▸ Instructions for the task:
No pictures belong in the answer. Repeat all the entries exactly.

▸ Supplied records:
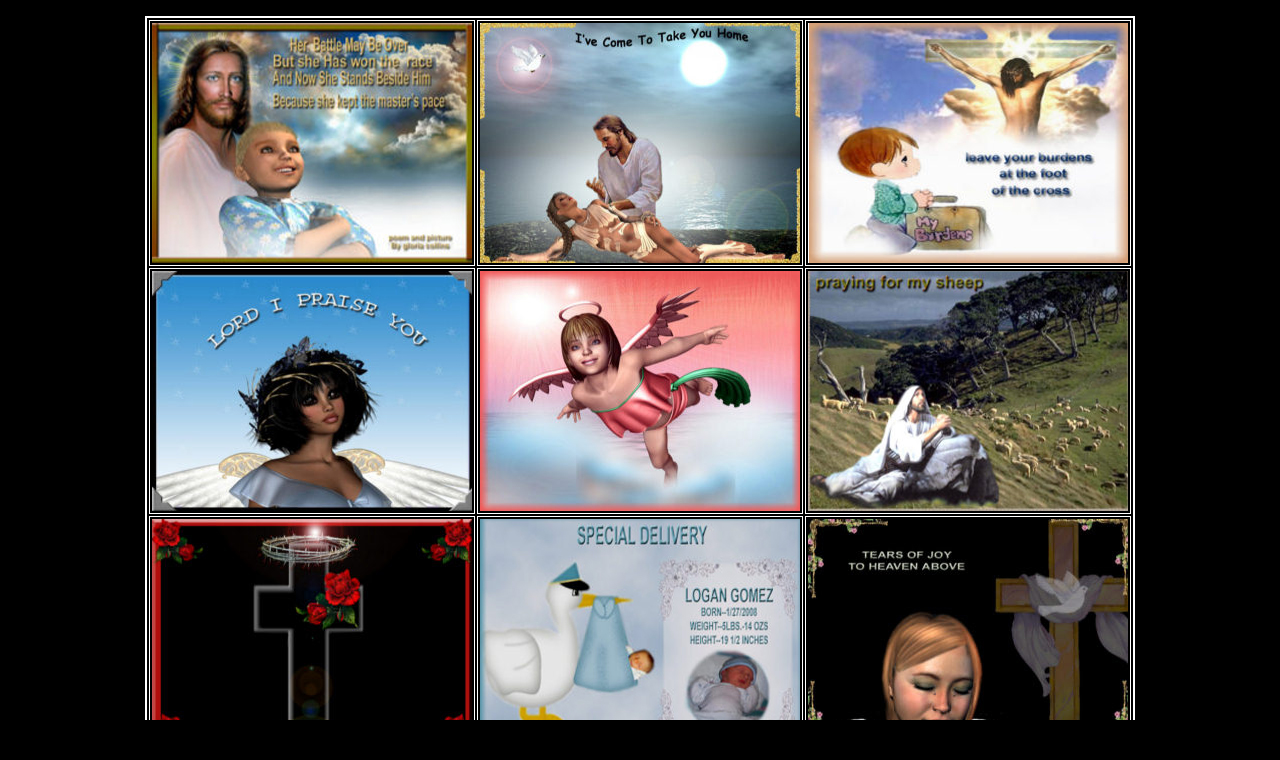

--- FILE ---
content_type: text/html
request_url: http://poetrybygloria.com/picsihavemade.htm
body_size: 1260
content:
<html>

<head>
<meta http-equiv="Content-Type" content="text/html; charset=windows-1252">
<meta name="GENERATOR" content="Microsoft FrontPage 4.0">
<meta name="ProgId" content="FrontPage.Editor.Document">
<title>picsihavemade</title>
<bgsound src="midi/21.mid" loop="-1">
</head>

<body link="#000000" vlink="#000000" alink="#000000" bgcolor="#000000">

<div align="center">
  <center>
  <table border="3" width="86%" height="685" cellpadding="2" bordercolor="#000000">
    <tr>
      <td width="100%" height="679" bordercolor="#000000" bordercolorlight="#000000" bordercolordark="#000000">
        <div align="center">
          <center>
          <table border="2" width="60%" bordercolor="#FFFFFF" cellpadding="2" bordercolorlight="#FFFFFF" bordercolordark="#FFFFFF" height="984">
            <tr>
              <td width="34%" height="240">
                <p align="center"><a href="http://www.poetrybygloria.com/picsihavemade/herbattlemaybeover"><img border="0" src="picsihavemade/picthumbnails/herbattlemaybeoverthumbnail.jpg" width="320" height="240"></a></p>
              </td>
              <td width="33%" height="240">
                <p align="center"><a href="http://www.poetrybygloria.com/picsihavemade/takeyouhome"><img border="0" src="picsihavemade/picthumbnails/takeyouhome.jpg" width="320" height="240"></a></p>
              </td>
              <td width="33%" height="240">
                <p align="center"><a href="http://www.poetrybygloria.com/picsihavemade/leaveyourburdsen"><img border="0" src="picsihavemade/picthumbnails/leaveyourburdsenthumbnail.jpg" width="320" height="240"></a></p>
              </td>
            </tr>
            <tr>
              <td width="34%" height="240">
                <p align="center"><a href="http://www.poetrybygloria.com/picsihavemade/lordipraiseyou"><img border="0" src="picsihavemade/picthumbnails/lordipraiseyouthumbnail.jpg" width="320" height="240"></a></p>
              </td>
              <td width="33%" height="240">
                <p align="center"><a href="http://www.poetrybygloria.com/picsihavemade/pinkangel"><img border="0" src="picsihavemade/picthumbnails/pinkangelthumbnail.jpg" width="320" height="240"></a></p>
              </td>
              <td width="33%" height="240">
                <p align="center"><a href="http://www.poetrybygloria.com/picsihavemade/mysheep"><img border="0" src="picsihavemade/picthumbnails/mysheep.jpg" width="320" height="240"></a></p>
              </td>
            </tr>
            <tr>
              <td width="34%" height="240">
                <p align="center"><a href="http://www.poetrybygloria.com/picsihavemade/redandblackcrosspic2"><img border="0" src="picsihavemade/picthumbnails/redandblackcrosspic2thumbnail.jpg" width="320" height="240"></a></p>
              </td>
              <td width="33%" height="240">
                <p align="center"><a href="http://www.poetrybygloria.com/picsihavemade/STORKBABYcopy2"><img border="0" src="picsihavemade/picthumbnails/STORKBABYcopy2thumbnail.jpg" width="320" height="240"></a></p>
              </td>
              <td width="33%" height="240">
                <p align="center"><a href="http://www.poetrybygloria.com/picsihavemade/TEARSOFJOYToHEAVEN%20ABOVE"><img border="0" src="picsihavemade/picthumbnails/TEARSOFJOYToHEAVENABOVEthumbnail.jpg" width="320" height="240"></a></p>
              </td>
            </tr>
            <tr>
              <td width="34%" height="232">
                <p align="center"><a href="http://www.poetrybygloria.com/picsihavemade/VALENTINESPIC"><img border="0" src="picsihavemade/picthumbnails/VALENTINESPICthumbnail.jpg" width="320" height="240"></a></p>
              </td>
              <td width="33%" height="232">
                <p align="center"><a href="http://www.poetrybygloria.com/picsihavemade/welcometoheaven"><img border="0" src="picsihavemade/picthumbnails/welcometoheaventhumbnail.jpg" width="320" height="240"></a></p>
              </td>
              <td width="33%" height="232">
                <p align="center"><a href="http://www.poetrybygloria.com/picsihavemade/yourwillnotminebedone"><img border="0" src="picsihavemade/picthumbnails/yourwillnotminebedonethumbnail.jpg" width="320" height="240"></a></p>
              </td>
            </tr>
            <tr>
              <td width="34%" height="232">
                <p align="center"><a href="http://www.poetrybygloria.com/picsihavemade/christmascard2007"><img border="0" src="picsihavemade/picthumbnails/christmascard2007thumbnail.jpg" width="320" height="240"></a></p>
              </td>
              <td width="33%" height="232">
                <p align="center"><a href="http://www.poetrybygloria.com/picsihavemade/guardianofthechildren"><img border="0" src="picsihavemade/picthumbnails/guardianofthechildrenthumbnail.jpg" width="320" height="240"></a></p>
              </td>
              <td width="33%" height="232">
                <p align="center">
                <a href="http://www.poetrybygloria.com/picsihavemade/whileisituponyourknee"><img border="0" src="picsihavemade/picthumbnails/whileisituponyourkneethumbnail.jpg" width="320" height="240"></a>
                </p>
              </td>
            </tr>
            <tr>
              <td width="34%" height="232">
                <p align="center"><a href="http://poetrybygloria.com/picsihavemade/merrychristmasfromlane"><img border="0" src="picsihavemade/picthumbnails/merrychristmasfromlanethumbnail.jpg" width="320" height="240"></a></p>
              </td>
              <td width="33%" height="232">
                <p align="center"><a href="http://www.poetrybygloria.com/picsihavemade/fromourhousetoyours"><img border="0" src="picsihavemade/picthumbnails/merrychristmasfromourhousetoyoursthumbnail.jpg" width="320" height="240"></a></p>
              </td>
              <td width="33%" height="232">
                <p align="center">
                <a href="http://poetrybygloria.com/picsihavemade/comemychildimwaitingforyou.jpg"><img border="0" src="picsihavemade/picthumbnails/comemychildia,waitingforyouthumbnail.jpg" width="320" height="240"></a>
                </p>
              </td>
            </tr>
            <tr>
              <td width="34%" height="232">
                <p align="center"><a href="http://poetrybygloria.com/picsihavemade/myheartbelongstodaddy"><img border="0" src="picsihavemade/picthumbnails/myheartbelongstodaddythumbnail.jpg" width="320" height="240"></a></p>
              </td>
              <td width="33%" height="232">
                <p align="center">
                <a href="http://poetrybygloria.com/picsihavemade/heavensjustaprayeraway"><img border="0" src="picsihavemade/picthumbnails/heavensjustaprayerawaythumbnail.jpg" width="320" height="240"></a>
                </p>
              </td>
              <td width="33%" height="232">
                <p align="center">
                <a href="pics%20i%20have%20made%203/dec%20afternoon%20poem%20pic.jpg"><img border="0" src="picthumbnails/thumbnails%202/a%20december%20afternoon%20thumbnail.jpg" width="320" height="240"></a>
                </p>
              </td>
            </tr>
          </table>
          </center>
        </div>
      </td>
    </tr>
  </table>
  </center>
</div>

<p align="center"><b><a href="index%20page%20for%20pics%20i%20made.htm"><font size="4" face="Arial" color="#FFFFFF">home</font></a><font size="4" face="Arial" color="#FFFFFF">&nbsp;&nbsp;&nbsp;&nbsp;&nbsp;&nbsp;&nbsp;
</font><a href="picsihavemade2.htm"><font size="4" face="Arial" color="#FFFFFF">&nbsp;
page 2</font></a></b></p>

</body>

</html>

▸ Answer to this exercise:
--- FILE ---
content_type: text/html
request_url: http://poetrybygloria.com/picsihavemade.htm
body_size: 1260
content:
<html>

<head>
<meta http-equiv="Content-Type" content="text/html; charset=windows-1252">
<meta name="GENERATOR" content="Microsoft FrontPage 4.0">
<meta name="ProgId" content="FrontPage.Editor.Document">
<title>picsihavemade</title>
<bgsound src="midi/21.mid" loop="-1">
</head>

<body link="#000000" vlink="#000000" alink="#000000" bgcolor="#000000">

<div align="center">
  <center>
  <table border="3" width="86%" height="685" cellpadding="2" bordercolor="#000000">
    <tr>
      <td width="100%" height="679" bordercolor="#000000" bordercolorlight="#000000" bordercolordark="#000000">
        <div align="center">
          <center>
          <table border="2" width="60%" bordercolor="#FFFFFF" cellpadding="2" bordercolorlight="#FFFFFF" bordercolordark="#FFFFFF" height="984">
            <tr>
              <td width="34%" height="240">
                <p align="center"><a href="http://www.poetrybygloria.com/picsihavemade/herbattlemaybeover"><img border="0" src="picsihavemade/picthumbnails/herbattlemaybeoverthumbnail.jpg" width="320" height="240"></a></p>
              </td>
              <td width="33%" height="240">
                <p align="center"><a href="http://www.poetrybygloria.com/picsihavemade/takeyouhome"><img border="0" src="picsihavemade/picthumbnails/takeyouhome.jpg" width="320" height="240"></a></p>
              </td>
              <td width="33%" height="240">
                <p align="center"><a href="http://www.poetrybygloria.com/picsihavemade/leaveyourburdsen"><img border="0" src="picsihavemade/picthumbnails/leaveyourburdsenthumbnail.jpg" width="320" height="240"></a></p>
              </td>
            </tr>
            <tr>
              <td width="34%" height="240">
                <p align="center"><a href="http://www.poetrybygloria.com/picsihavemade/lordipraiseyou"><img border="0" src="picsihavemade/picthumbnails/lordipraiseyouthumbnail.jpg" width="320" height="240"></a></p>
              </td>
              <td width="33%" height="240">
                <p align="center"><a href="http://www.poetrybygloria.com/picsihavemade/pinkangel"><img border="0" src="picsihavemade/picthumbnails/pinkangelthumbnail.jpg" width="320" height="240"></a></p>
              </td>
              <td width="33%" height="240">
                <p align="center"><a href="http://www.poetrybygloria.com/picsihavemade/mysheep"><img border="0" src="picsihavemade/picthumbnails/mysheep.jpg" width="320" height="240"></a></p>
              </td>
            </tr>
            <tr>
              <td width="34%" height="240">
                <p align="center"><a href="http://www.poetrybygloria.com/picsihavemade/redandblackcrosspic2"><img border="0" src="picsihavemade/picthumbnails/redandblackcrosspic2thumbnail.jpg" width="320" height="240"></a></p>
              </td>
              <td width="33%" height="240">
                <p align="center"><a href="http://www.poetrybygloria.com/picsihavemade/STORKBABYcopy2"><img border="0" src="picsihavemade/picthumbnails/STORKBABYcopy2thumbnail.jpg" width="320" height="240"></a></p>
              </td>
              <td width="33%" height="240">
                <p align="center"><a href="http://www.poetrybygloria.com/picsihavemade/TEARSOFJOYToHEAVEN%20ABOVE"><img border="0" src="picsihavemade/picthumbnails/TEARSOFJOYToHEAVENABOVEthumbnail.jpg" width="320" height="240"></a></p>
              </td>
            </tr>
            <tr>
              <td width="34%" height="232">
                <p align="center"><a href="http://www.poetrybygloria.com/picsihavemade/VALENTINESPIC"><img border="0" src="picsihavemade/picthumbnails/VALENTINESPICthumbnail.jpg" width="320" height="240"></a></p>
              </td>
              <td width="33%" height="232">
                <p align="center"><a href="http://www.poetrybygloria.com/picsihavemade/welcometoheaven"><img border="0" src="picsihavemade/picthumbnails/welcometoheaventhumbnail.jpg" width="320" height="240"></a></p>
              </td>
              <td width="33%" height="232">
                <p align="center"><a href="http://www.poetrybygloria.com/picsihavemade/yourwillnotminebedone"><img border="0" src="picsihavemade/picthumbnails/yourwillnotminebedonethumbnail.jpg" width="320" height="240"></a></p>
              </td>
            </tr>
            <tr>
              <td width="34%" height="232">
                <p align="center"><a href="http://www.poetrybygloria.com/picsihavemade/christmascard2007"><img border="0" src="picsihavemade/picthumbnails/christmascard2007thumbnail.jpg" width="320" height="240"></a></p>
              </td>
              <td width="33%" height="232">
                <p align="center"><a href="http://www.poetrybygloria.com/picsihavemade/guardianofthechildren"><img border="0" src="picsihavemade/picthumbnails/guardianofthechildrenthumbnail.jpg" width="320" height="240"></a></p>
              </td>
              <td width="33%" height="232">
                <p align="center">
                <a href="http://www.poetrybygloria.com/picsihavemade/whileisituponyourknee"><img border="0" src="picsihavemade/picthumbnails/whileisituponyourkneethumbnail.jpg" width="320" height="240"></a>
                </p>
              </td>
            </tr>
            <tr>
              <td width="34%" height="232">
                <p align="center"><a href="http://poetrybygloria.com/picsihavemade/merrychristmasfromlane"><img border="0" src="picsihavemade/picthumbnails/merrychristmasfromlanethumbnail.jpg" width="320" height="240"></a></p>
              </td>
              <td width="33%" height="232">
                <p align="center"><a href="http://www.poetrybygloria.com/picsihavemade/fromourhousetoyours"><img border="0" src="picsihavemade/picthumbnails/merrychristmasfromourhousetoyoursthumbnail.jpg" width="320" height="240"></a></p>
              </td>
              <td width="33%" height="232">
                <p align="center">
                <a href="http://poetrybygloria.com/picsihavemade/comemychildimwaitingforyou.jpg"><img border="0" src="picsihavemade/picthumbnails/comemychildia,waitingforyouthumbnail.jpg" width="320" height="240"></a>
                </p>
              </td>
            </tr>
            <tr>
              <td width="34%" height="232">
                <p align="center"><a href="http://poetrybygloria.com/picsihavemade/myheartbelongstodaddy"><img border="0" src="picsihavemade/picthumbnails/myheartbelongstodaddythumbnail.jpg" width="320" height="240"></a></p>
              </td>
              <td width="33%" height="232">
                <p align="center">
                <a href="http://poetrybygloria.com/picsihavemade/heavensjustaprayeraway"><img border="0" src="picsihavemade/picthumbnails/heavensjustaprayerawaythumbnail.jpg" width="320" height="240"></a>
                </p>
              </td>
              <td width="33%" height="232">
                <p align="center">
                <a href="pics%20i%20have%20made%203/dec%20afternoon%20poem%20pic.jpg"><img border="0" src="picthumbnails/thumbnails%202/a%20december%20afternoon%20thumbnail.jpg" width="320" height="240"></a>
                </p>
              </td>
            </tr>
          </table>
          </center>
        </div>
      </td>
    </tr>
  </table>
  </center>
</div>

<p align="center"><b><a href="index%20page%20for%20pics%20i%20made.htm"><font size="4" face="Arial" color="#FFFFFF">home</font></a><font size="4" face="Arial" color="#FFFFFF">&nbsp;&nbsp;&nbsp;&nbsp;&nbsp;&nbsp;&nbsp;
</font><a href="picsihavemade2.htm"><font size="4" face="Arial" color="#FFFFFF">&nbsp;
page 2</font></a></b></p>

</body>

</html>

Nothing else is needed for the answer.